|From N. Simicich: I am wondering if you know a source for Bodhran heads. I own one that I have had for many years, but I had not touched it for some years. When I went to look at it recently, I noted that the head had split. Alternatively, since one can buy a new 18" Bodhran on Ebay for $20+$10 shipping, is it worth repairing this one?|
Thank you for your question! It allows me to address several topics for our readers including replacing the head and buying and selecting instruments in general. Be sure to let me know if any of these answers help.
There ARE replacement heads for your bodhran (those reading who want to know what a bodhran is, click on this link to an article by Jeff Smith: http://www.ifccsa.org/bodhran.html).
As with most frame-type drums (including tambourines) one buys a piece of skin larger than the drum and after removing the old head, puts the new one on. In this case, my friend Shawn Lafrenz at The Percussion Source (www.percussionsource.com) said it would most likely be goat head used on the bodhran, and goat is available from 8"-36" and will run you anywhere from $8-$60. He suggests buying a head 4" larger than the drum.As to the question of buying a new one, I have a couple of thoughts: If, in terms of time and money, if it is easier and cost effective to just buy a new one (see the prices I quoted above and know that changing a head of this type requires some patience), I am a big believer that efficiency is a great thing. In that sense it is no different than replacing an old refrigerator, let's say. But, musical instruments tend to be a bit more personal. Other than sticks, I can't think of an instrument that I've discarded out of hand. So, if I were to get a new one, it might be for expedience sake (e.g. I need a playable instrument NOW for a gig), but I'd probably keep the old one to repair and use again, or keep it for historical interest.

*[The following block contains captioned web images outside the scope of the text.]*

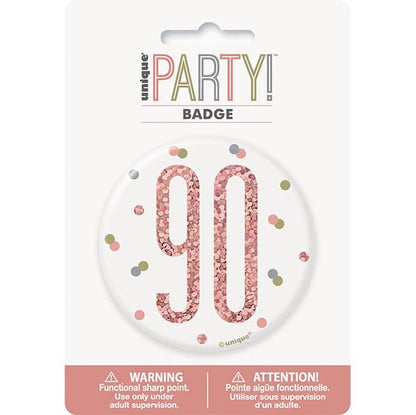"90" Badge - Glitz Rose Gold - The Party Marketplace
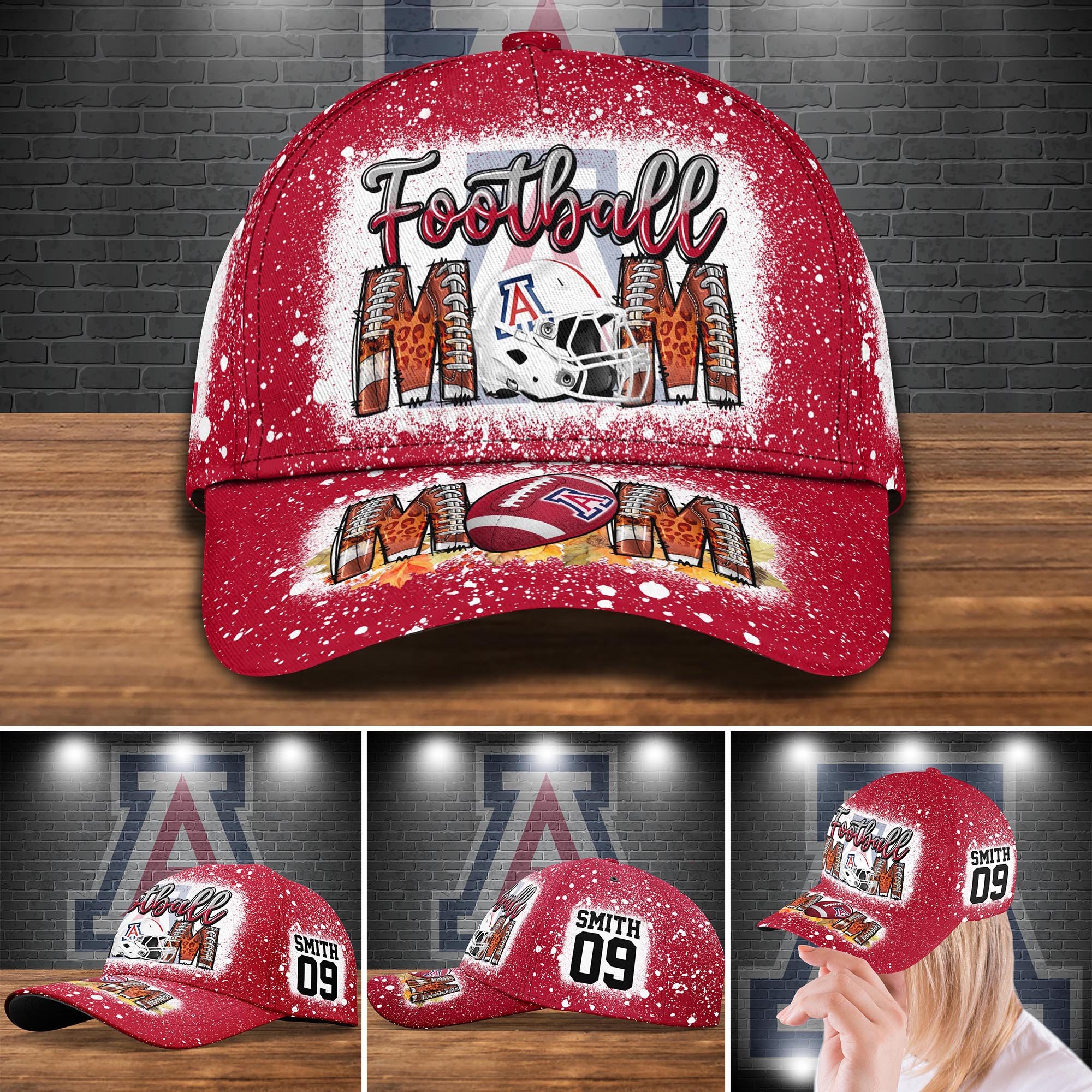 Arizona Wildcats Bleached Cap New Version Customized Your Name And Number, FCap For Fan ETRG-52028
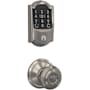 Schlage Encode Plus Camelot Electronic Keyless Entry Deadbolt Combo Pack with Georgian Interior Knob and Decorative Georgian Trim Satin Nickel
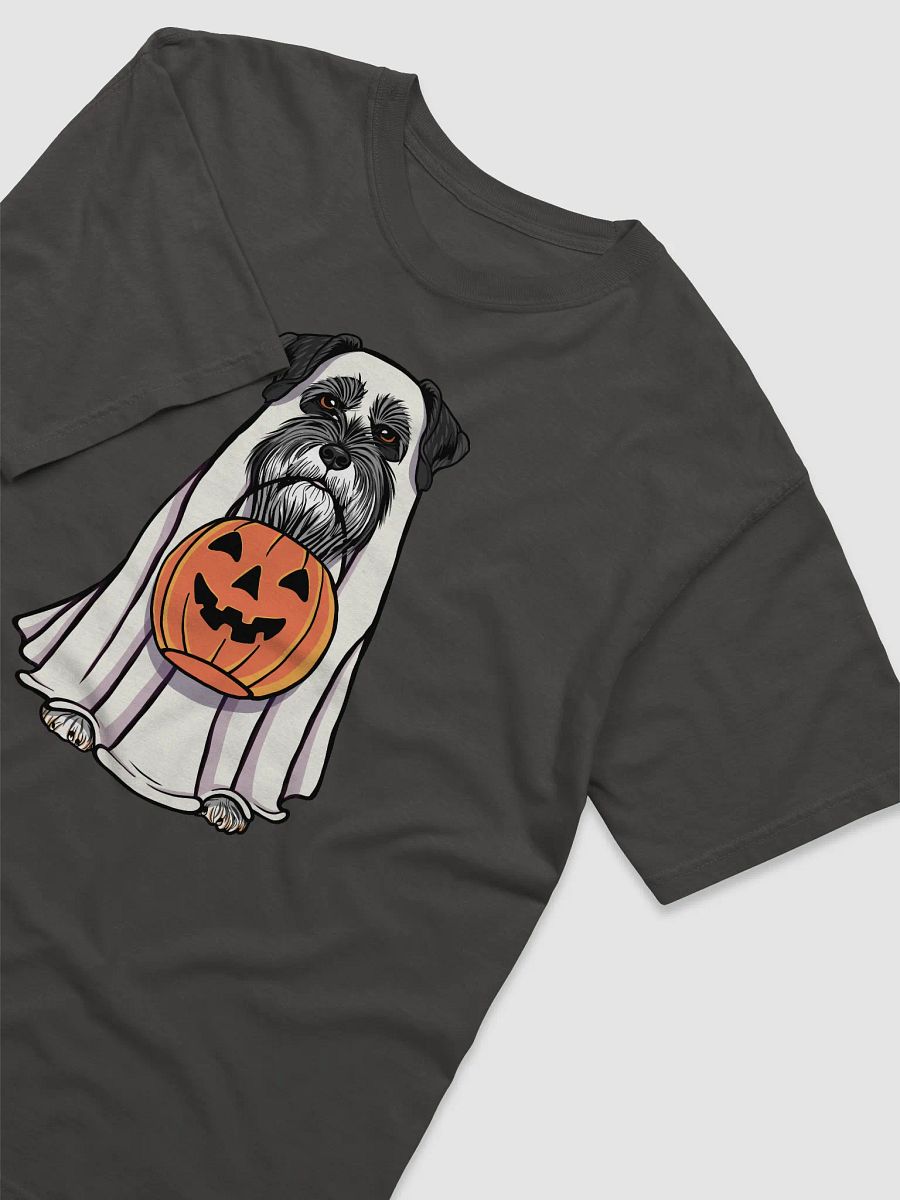 Funny Halloween Schnauzer(Black) T-Shirt | Funny Schnauzer Wearing a Ghost Costume and Holding a Pumpkin Basket product image (15)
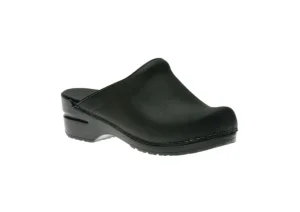 Sonja Black Oiled Leather Clog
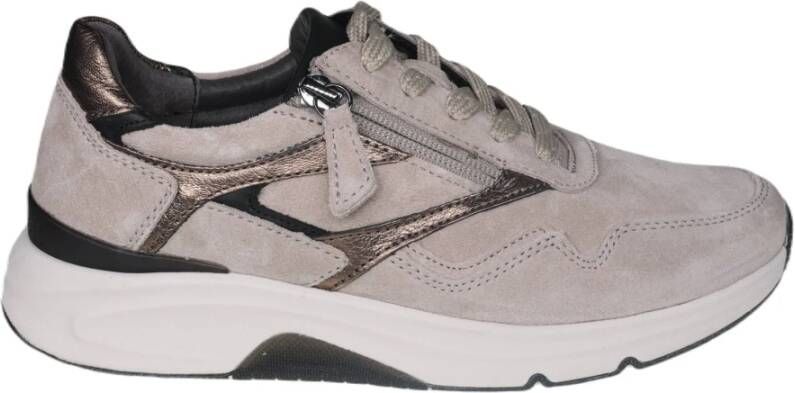 Gabor Walking Sneaker met Rollingsoft Technologie Beige Dames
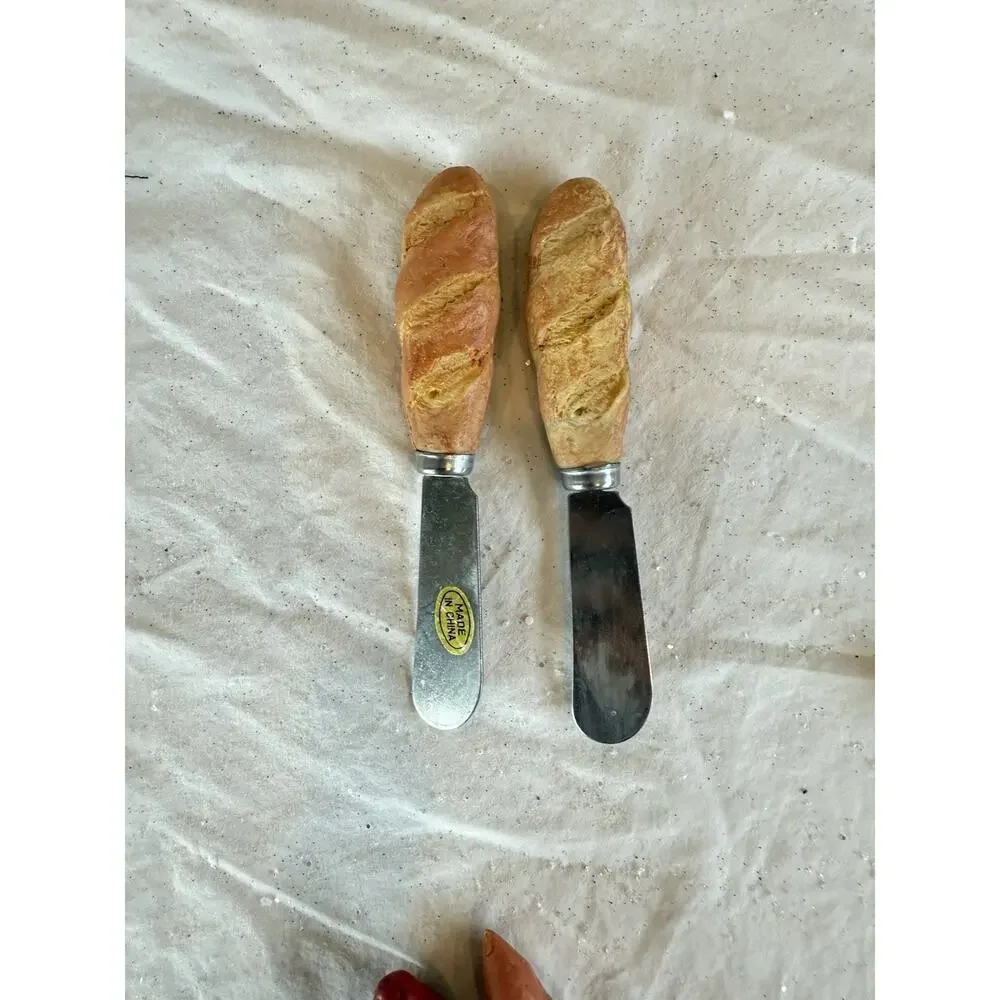 Lot 6 Vintage Novelty Cheese & Butter Stainless Steel‎ Blade Spreaders Ceramic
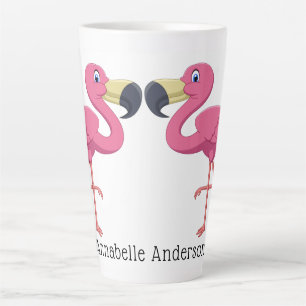 Cartoon Flamingos personalisieren Milchtasse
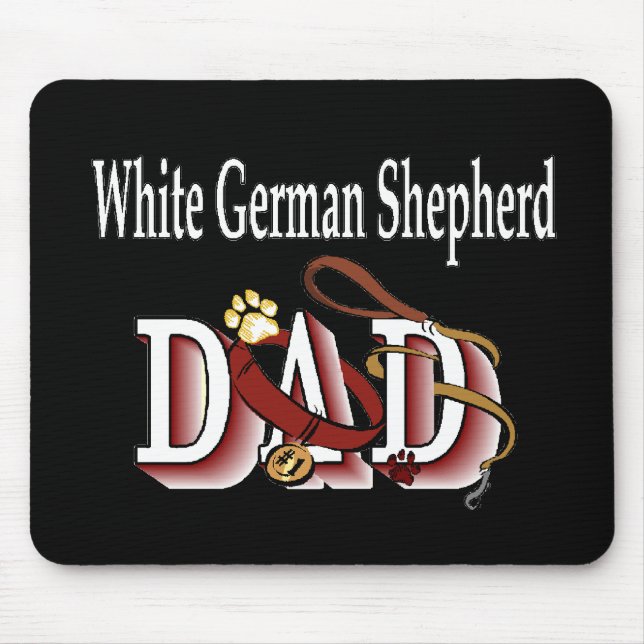 White German Shepherd Dad Gifts Mouse Pad (Front)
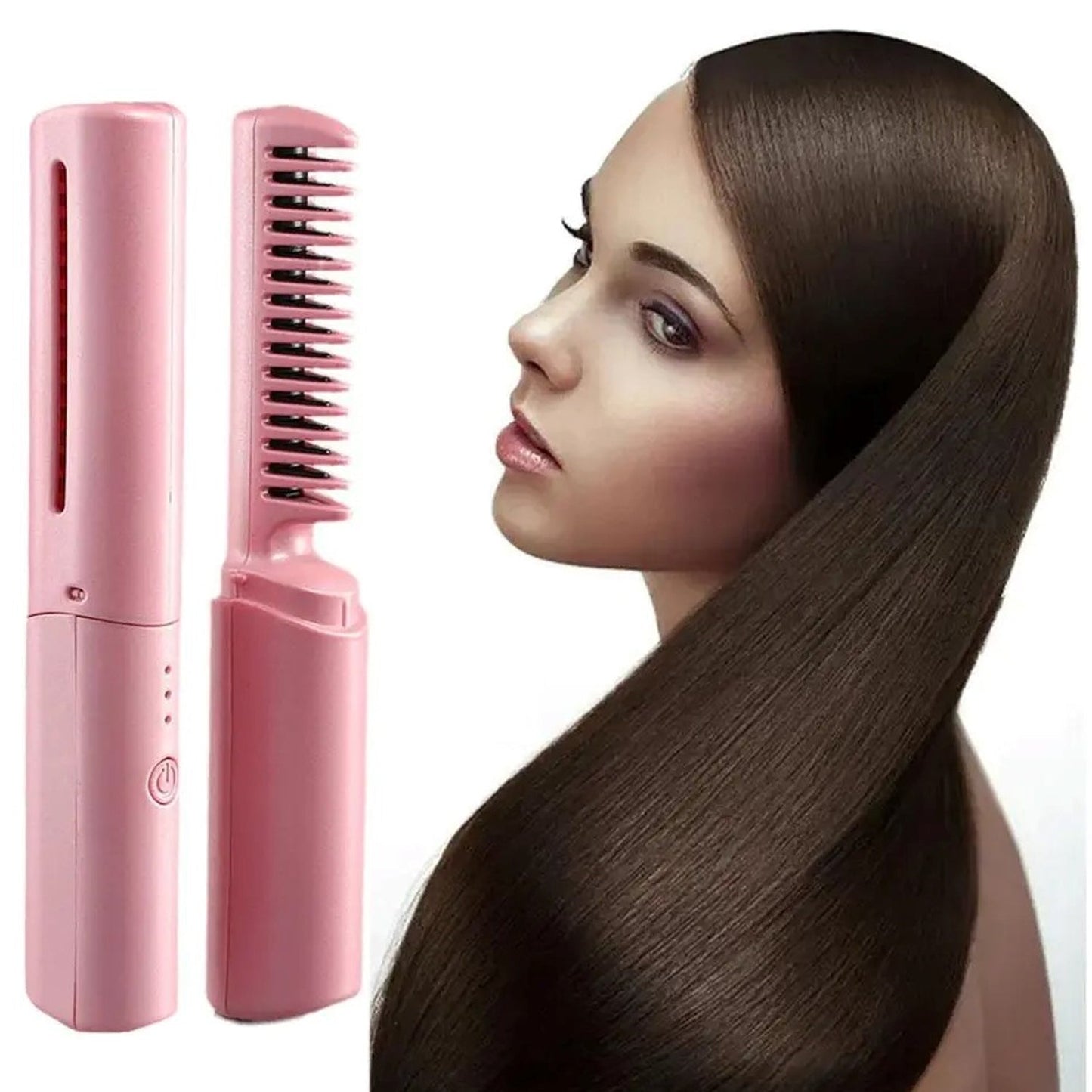 Rechargeable Mini Hair Straightener, Three Temperature Adjustments Flat Iron Comb (1 Pc)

Instrument selection in general:
I prefer to hear and play the instruments I buy. If I can't play it personally before I buy it, I prefer to have a friend or trusted instrument dealer test it for me (the good ones will usually help you find what you are looking for). The sound of each percussion instrument is often unique, even within the same brand or model. For hand-crafted instruments this is even more so. Choosing the instrument you like the best might be similar to a painter selecting a color of paint, or a chef choosing which spice to use. Your final product definitely depends on your choice! But just as the beginning painter or chef might not need, or want, to be as discriminating, the beginning percussionist needn't worry too much either. So, if you are a beginner, just get an instrument and get playing! (Get some instruction, too!) But as you progress, and can afford it (another answer for another day), start thinking about your needs and what you are getting when you buy an instrument. Spend some time doing research and try things out as much as you can.